Did you know spring can be a allergy season. While new season bring much warmer weather, peeking out of colorful flowers, spring rains, etc, it can also affect our bodies in many ways. If you experience seasonal allergies such as rhinitis or migraines, you could easily get down with severe headaches. Although “seasonal migraine” has not been official recognized by International Headache Society, many migraineurs use this to describe their migraines when they happen in the season.
What’s This Allergy And Migraine Connection?
Well, allergies and migraines have similar triggers, which is also the primary connection between them:
Spring season brings in turbulent weather, with fluctuations between warmer and cooler temperatures, and extended period of rains. This may cause changes in barometric pressure and can make the blood vessels in sinuses to dilate. This can bring to allergy sufferers attacks of the sneezes, and for migraine patients a full-blown headache. Just as arthritis patients can accurately predict a storm based on their aching joints, migraine patients can also identify changes in barometric pressure by intense pain in their heads.
The other common phenomenon in spring is the release of large amount of pollen from newly flowering plants. This can inflame the sinuses resulting in rhinitis, which can also trigger migraines. Sensitivity to allergies can also increase your risk of migraine attacks, so these two go hand in hand.
Sometimes warmer weather also causes migraine attacks. A 2009 study in California on 7400 migraine patients found that every increase of 8 degrees in ambient temperature heightened the risk of severe migraines by 7.8 percent. This research also found that around 54 percent of patients also experienced weather-related migraines. Interestingly, the incidence of seasonal migraines was higher in people who experienced migraine with aura, affecting 77 percent of the patients compared with just 47 percent of those who got migraine without any aura.
Possible Seasonal Migraine Treatments
You can take prescription painkillers, especially the ones that are commonly recommended for migraine relief, but there can be many side effects if continued for a long time.
Some natural alternatives………
- Icing the temples-You can use a cap, cold compress, or a ice pack. This will immediately lower the temperature of the blood passing through the area and will help to lower the inflammation.
- Sour cherries-They are rich in quercetin, which can slow down the prostaglandin production in the body, making person less sensitive to pain. In fact, research shows that just 25 cherries or 10 ounces of pure juice can have an amazing effect than aspirin on migraine headaches.
- Feverfew-Research shows that daily intake of 220 mg may result in 25-28 percent reduction in severity and number of migraines after just 3 months.
- You should also do everything possible to treat allergies, as this will prevent them from triggering more attacks than usual. Preparations such as decongestants, antihistamines, nasal sprays or sensing of the sinuses with sterile saline solution can definitely help relieve some congestion and reduce the irritation.
- If you feel your allergies come mostly in spring, consider the option of allergy desensitization with your doctor. With series of allergy shots ahead of spring can ensure a lasting relief.
- You can also opt for options such as Botox or migraine surgery to reduce the intensity and frequency of the headaches.
Make It Successfully Through The Season
It’s impossible to avoid seasonal allergies and weather-related changes if you’re a sufferer. What you can actually do is take some precautions to lower your chances of accidentally triggering migraines.
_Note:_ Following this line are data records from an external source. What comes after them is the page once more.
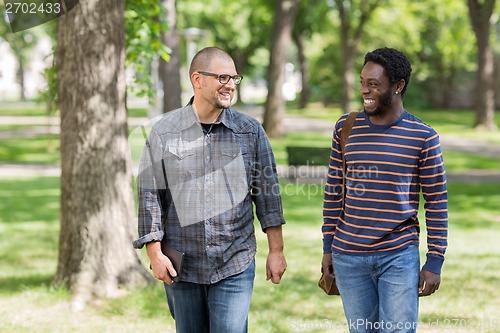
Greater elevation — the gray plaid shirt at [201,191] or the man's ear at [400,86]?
the man's ear at [400,86]

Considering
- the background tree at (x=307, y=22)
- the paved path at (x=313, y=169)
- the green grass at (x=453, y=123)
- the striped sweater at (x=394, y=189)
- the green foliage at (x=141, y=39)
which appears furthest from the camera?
the background tree at (x=307, y=22)

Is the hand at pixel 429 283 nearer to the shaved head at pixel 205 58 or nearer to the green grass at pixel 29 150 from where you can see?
the shaved head at pixel 205 58

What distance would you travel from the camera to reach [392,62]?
354cm

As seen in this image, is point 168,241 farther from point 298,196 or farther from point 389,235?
point 298,196

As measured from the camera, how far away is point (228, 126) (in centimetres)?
367

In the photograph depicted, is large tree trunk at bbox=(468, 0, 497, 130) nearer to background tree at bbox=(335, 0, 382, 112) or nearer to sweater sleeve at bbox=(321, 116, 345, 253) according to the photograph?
background tree at bbox=(335, 0, 382, 112)

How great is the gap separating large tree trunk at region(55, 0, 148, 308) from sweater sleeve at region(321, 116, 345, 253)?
3.52 meters

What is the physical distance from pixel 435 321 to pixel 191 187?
353 centimetres

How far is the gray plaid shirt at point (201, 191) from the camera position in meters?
3.62

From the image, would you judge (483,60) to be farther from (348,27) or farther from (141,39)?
(141,39)

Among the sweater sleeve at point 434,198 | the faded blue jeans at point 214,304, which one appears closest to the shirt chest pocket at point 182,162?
the faded blue jeans at point 214,304

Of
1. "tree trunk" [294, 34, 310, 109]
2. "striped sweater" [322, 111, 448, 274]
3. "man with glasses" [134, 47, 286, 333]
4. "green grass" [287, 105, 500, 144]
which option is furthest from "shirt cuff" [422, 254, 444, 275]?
"tree trunk" [294, 34, 310, 109]

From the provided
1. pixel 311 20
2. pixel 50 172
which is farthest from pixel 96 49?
pixel 311 20

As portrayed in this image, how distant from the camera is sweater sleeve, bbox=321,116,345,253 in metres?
3.76
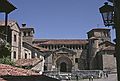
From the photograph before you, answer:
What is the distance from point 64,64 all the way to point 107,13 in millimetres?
55048

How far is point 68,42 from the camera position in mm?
68250

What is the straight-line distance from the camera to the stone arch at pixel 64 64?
6331 cm

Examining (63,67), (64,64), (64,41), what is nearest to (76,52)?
(64,64)

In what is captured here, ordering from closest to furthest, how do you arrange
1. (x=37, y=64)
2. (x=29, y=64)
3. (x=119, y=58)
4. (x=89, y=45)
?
(x=119, y=58) < (x=29, y=64) < (x=37, y=64) < (x=89, y=45)

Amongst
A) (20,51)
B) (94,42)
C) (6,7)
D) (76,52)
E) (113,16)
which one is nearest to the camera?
(113,16)

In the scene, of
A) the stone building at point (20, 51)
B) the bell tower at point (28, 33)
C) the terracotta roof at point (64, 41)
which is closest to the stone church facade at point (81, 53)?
the terracotta roof at point (64, 41)

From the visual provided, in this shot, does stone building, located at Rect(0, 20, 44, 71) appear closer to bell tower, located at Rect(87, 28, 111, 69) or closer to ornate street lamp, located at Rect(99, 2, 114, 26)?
bell tower, located at Rect(87, 28, 111, 69)

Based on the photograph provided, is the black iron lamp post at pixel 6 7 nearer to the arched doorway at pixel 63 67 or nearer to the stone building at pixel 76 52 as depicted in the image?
the stone building at pixel 76 52

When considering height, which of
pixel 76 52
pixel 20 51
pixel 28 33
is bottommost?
pixel 76 52

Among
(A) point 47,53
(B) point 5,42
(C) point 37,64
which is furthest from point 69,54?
(B) point 5,42

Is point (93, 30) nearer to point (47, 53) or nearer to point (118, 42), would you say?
point (47, 53)

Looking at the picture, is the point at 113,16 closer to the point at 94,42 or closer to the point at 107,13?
the point at 107,13

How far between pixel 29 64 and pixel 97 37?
33256 millimetres

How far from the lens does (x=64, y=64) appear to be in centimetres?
6406
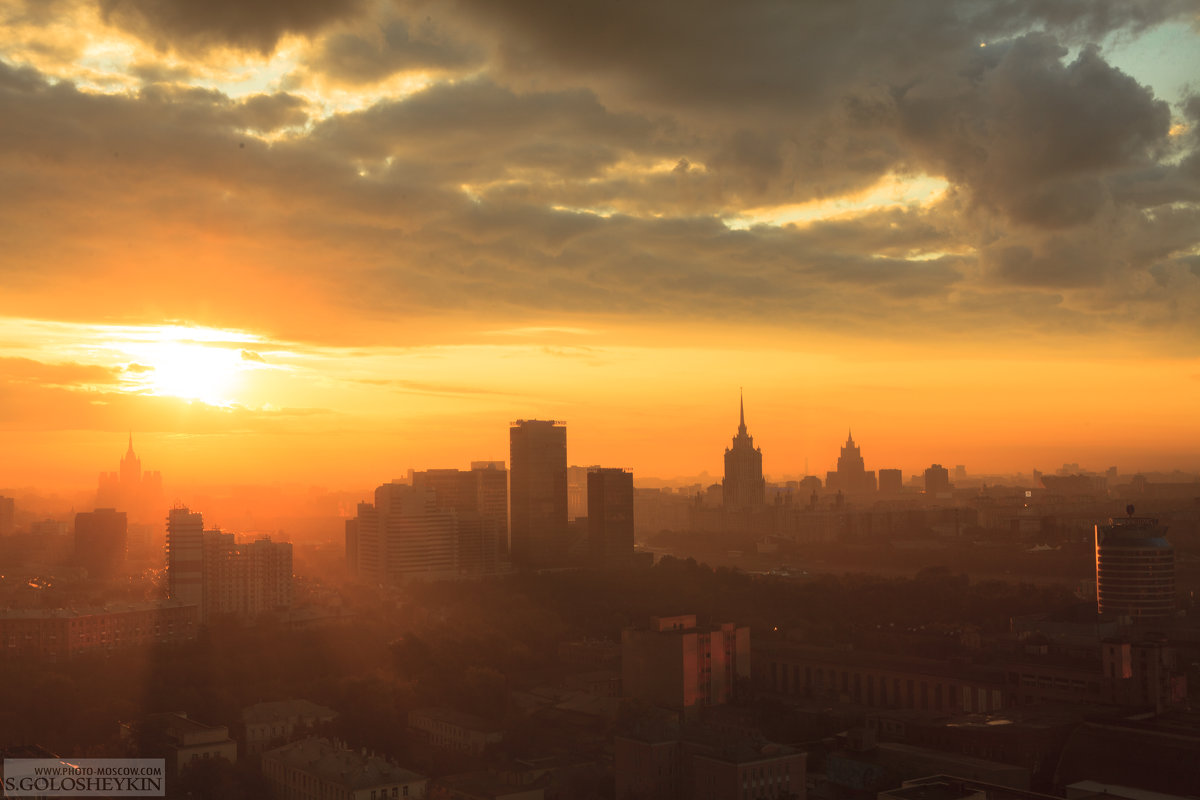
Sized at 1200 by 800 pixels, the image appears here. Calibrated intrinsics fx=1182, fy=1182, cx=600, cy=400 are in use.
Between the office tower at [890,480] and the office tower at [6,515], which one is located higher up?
the office tower at [890,480]

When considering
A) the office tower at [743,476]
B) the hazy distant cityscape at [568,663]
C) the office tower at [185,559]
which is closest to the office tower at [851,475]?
the office tower at [743,476]

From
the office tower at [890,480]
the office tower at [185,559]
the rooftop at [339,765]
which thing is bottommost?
the rooftop at [339,765]

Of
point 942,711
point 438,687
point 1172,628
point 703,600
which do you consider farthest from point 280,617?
point 1172,628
Make it successfully through the spring by implementing wide range of preventive measures, including:
- Take magnesium supplements-Magnesium deficiency can increase the frequency of migraine attacks and make them more intense.
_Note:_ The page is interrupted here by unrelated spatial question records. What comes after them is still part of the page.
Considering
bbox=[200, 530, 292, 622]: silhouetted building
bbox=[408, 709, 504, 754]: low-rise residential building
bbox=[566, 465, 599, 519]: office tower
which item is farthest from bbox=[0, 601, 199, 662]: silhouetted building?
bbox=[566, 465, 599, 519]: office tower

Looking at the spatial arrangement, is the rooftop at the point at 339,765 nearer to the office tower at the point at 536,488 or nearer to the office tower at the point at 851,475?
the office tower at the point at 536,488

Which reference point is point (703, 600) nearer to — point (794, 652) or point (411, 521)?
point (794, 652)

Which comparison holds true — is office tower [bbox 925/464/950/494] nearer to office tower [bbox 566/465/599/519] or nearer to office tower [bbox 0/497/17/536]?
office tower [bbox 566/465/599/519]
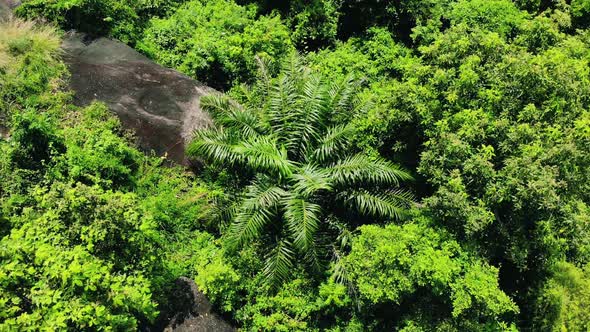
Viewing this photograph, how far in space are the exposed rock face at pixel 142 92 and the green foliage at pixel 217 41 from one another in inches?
33.5

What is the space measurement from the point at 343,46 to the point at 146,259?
26.1ft

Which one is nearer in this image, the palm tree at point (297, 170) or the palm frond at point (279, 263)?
the palm frond at point (279, 263)

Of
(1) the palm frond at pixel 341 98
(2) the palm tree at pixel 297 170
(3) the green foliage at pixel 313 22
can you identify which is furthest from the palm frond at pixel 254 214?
(3) the green foliage at pixel 313 22

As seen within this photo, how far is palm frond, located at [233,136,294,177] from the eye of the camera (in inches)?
355

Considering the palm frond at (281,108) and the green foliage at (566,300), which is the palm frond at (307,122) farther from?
the green foliage at (566,300)

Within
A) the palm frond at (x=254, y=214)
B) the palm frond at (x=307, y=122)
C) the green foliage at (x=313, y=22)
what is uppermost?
the green foliage at (x=313, y=22)

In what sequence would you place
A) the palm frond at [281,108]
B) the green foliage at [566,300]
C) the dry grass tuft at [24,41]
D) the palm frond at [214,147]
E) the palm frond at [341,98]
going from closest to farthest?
1. the green foliage at [566,300]
2. the palm frond at [214,147]
3. the palm frond at [281,108]
4. the palm frond at [341,98]
5. the dry grass tuft at [24,41]

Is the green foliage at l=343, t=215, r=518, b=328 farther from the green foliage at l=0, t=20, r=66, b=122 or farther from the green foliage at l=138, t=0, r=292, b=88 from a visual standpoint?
the green foliage at l=0, t=20, r=66, b=122

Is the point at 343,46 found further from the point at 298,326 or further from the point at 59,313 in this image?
the point at 59,313

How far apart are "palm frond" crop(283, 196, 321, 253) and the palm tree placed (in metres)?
0.02

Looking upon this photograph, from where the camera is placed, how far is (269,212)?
8.92 m

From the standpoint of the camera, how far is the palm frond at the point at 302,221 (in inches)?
336

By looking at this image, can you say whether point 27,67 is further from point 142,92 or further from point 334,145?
point 334,145

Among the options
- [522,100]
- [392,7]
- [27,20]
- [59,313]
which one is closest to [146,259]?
[59,313]
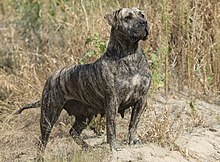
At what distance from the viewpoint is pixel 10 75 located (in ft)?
35.6

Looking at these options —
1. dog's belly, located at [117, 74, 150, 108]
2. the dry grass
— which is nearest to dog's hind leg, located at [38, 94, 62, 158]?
dog's belly, located at [117, 74, 150, 108]

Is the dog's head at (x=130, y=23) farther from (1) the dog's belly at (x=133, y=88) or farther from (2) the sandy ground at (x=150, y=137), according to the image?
(2) the sandy ground at (x=150, y=137)

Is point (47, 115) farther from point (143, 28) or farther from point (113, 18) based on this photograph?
point (143, 28)

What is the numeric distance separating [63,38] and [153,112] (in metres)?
2.96

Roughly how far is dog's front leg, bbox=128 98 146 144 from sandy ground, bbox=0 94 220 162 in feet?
0.29

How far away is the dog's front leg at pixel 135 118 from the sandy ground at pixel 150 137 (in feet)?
0.29

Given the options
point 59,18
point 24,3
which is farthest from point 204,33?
point 24,3

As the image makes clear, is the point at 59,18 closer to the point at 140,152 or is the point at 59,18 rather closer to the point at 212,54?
the point at 212,54

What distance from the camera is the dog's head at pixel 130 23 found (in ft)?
21.7

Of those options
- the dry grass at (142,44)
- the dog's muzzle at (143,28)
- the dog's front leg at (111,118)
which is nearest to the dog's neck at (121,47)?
the dog's muzzle at (143,28)

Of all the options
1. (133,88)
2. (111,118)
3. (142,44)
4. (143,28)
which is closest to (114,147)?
(111,118)

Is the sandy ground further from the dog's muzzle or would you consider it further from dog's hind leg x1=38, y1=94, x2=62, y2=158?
the dog's muzzle

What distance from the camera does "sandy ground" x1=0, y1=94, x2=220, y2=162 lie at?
22.7ft

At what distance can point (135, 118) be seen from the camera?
707 cm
- Stick to a sleep schedule–Get the right amount of sleep to avoid changes in various pain suppressing protein caused due to too much or too little sleep.
- Meditate daily–Studies show that 25 minutes a day of basic meditation can easily reduce the frequency of headaches and improve tolerance of pain by up to 39 percent.
- Avoid all trigger foods-Refined carbs such as sugar, bread, and potatoes can cause blood glucose to spike and can trigger migraine, while gluten can also cause inflammation if you’re more sensitive to protein. Smoked fish, aged cheese and alcohol have high tyramine content, which can inflame your nervous system.
- Limit exposure to bright light-Sudden exposure can cause blood vessels I head to dilate and they can become inflamed. So shield your eyes with sunglasses when you are out in the sunlight.
It’s best to consult your doctor on option for reducing impact of various seasonal allergies on your migraine headaches, and you’ve soon be able to look at the spring season with renewed positivity and enjoyment.